Request - Print each of the lines below verbatim, with nothing added or changed.

Input rows -
# # # #

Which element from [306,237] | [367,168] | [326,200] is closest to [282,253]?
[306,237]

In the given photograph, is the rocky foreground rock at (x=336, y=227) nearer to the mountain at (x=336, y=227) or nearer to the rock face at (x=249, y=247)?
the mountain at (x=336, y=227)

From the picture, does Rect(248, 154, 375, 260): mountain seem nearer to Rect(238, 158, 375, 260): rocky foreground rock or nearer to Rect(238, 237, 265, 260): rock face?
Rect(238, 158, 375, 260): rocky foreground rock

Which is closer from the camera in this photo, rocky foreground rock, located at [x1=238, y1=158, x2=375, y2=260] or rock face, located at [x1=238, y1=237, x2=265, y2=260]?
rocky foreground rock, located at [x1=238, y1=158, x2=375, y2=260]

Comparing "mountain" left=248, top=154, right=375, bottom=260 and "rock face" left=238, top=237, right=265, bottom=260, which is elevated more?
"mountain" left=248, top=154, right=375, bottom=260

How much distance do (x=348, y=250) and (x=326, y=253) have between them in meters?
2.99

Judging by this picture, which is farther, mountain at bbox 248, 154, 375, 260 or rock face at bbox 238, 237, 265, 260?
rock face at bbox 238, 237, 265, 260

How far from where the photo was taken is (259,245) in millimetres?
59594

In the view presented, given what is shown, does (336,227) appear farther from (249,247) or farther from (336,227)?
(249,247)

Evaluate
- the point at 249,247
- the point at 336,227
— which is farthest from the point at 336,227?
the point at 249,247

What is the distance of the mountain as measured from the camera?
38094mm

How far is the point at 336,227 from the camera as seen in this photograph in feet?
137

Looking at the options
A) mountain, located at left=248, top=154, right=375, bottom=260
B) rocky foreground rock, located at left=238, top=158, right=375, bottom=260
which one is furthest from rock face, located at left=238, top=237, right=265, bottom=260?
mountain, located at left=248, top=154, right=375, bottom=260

# # # #

Full output -
Which element from [306,237] | [367,168] | [326,200] is closest to [282,253]?
[306,237]

In the given photograph, is the rocky foreground rock at (x=336, y=227) nearer to the mountain at (x=336, y=227) or nearer to the rock face at (x=249, y=247)?
the mountain at (x=336, y=227)

From the picture, does Rect(248, 154, 375, 260): mountain seem nearer to Rect(238, 158, 375, 260): rocky foreground rock or nearer to Rect(238, 237, 265, 260): rock face?
Rect(238, 158, 375, 260): rocky foreground rock

Which is closer from the camera in this photo, rocky foreground rock, located at [x1=238, y1=158, x2=375, y2=260] or rock face, located at [x1=238, y1=237, x2=265, y2=260]?
rocky foreground rock, located at [x1=238, y1=158, x2=375, y2=260]

Comparing "mountain" left=248, top=154, right=375, bottom=260 and "rock face" left=238, top=237, right=265, bottom=260, which is elevated more?
"mountain" left=248, top=154, right=375, bottom=260

How much distance do (x=348, y=250) and (x=326, y=253) have between them in meters?
2.99

Judging by this picture, which is farther, mountain at bbox 248, 154, 375, 260 or rock face at bbox 238, 237, 265, 260?
rock face at bbox 238, 237, 265, 260

How far from where the photo was taken is (259,245) in millimetres?
59594

In the view presented, given what is shown, does (336,227) appear farther from (249,247) or farther from (336,227)?
(249,247)

Evaluate
- the point at 249,247
- the point at 336,227
— which is farthest from the point at 336,227?
the point at 249,247

What is the distance of the mountain as measured from the camera?
38094mm

How far is the point at 336,227 from the camera as seen in this photograph in feet?
137

Looking at the options
A) mountain, located at left=248, top=154, right=375, bottom=260
B) rocky foreground rock, located at left=238, top=158, right=375, bottom=260
which one is furthest from rock face, located at left=238, top=237, right=265, bottom=260?
mountain, located at left=248, top=154, right=375, bottom=260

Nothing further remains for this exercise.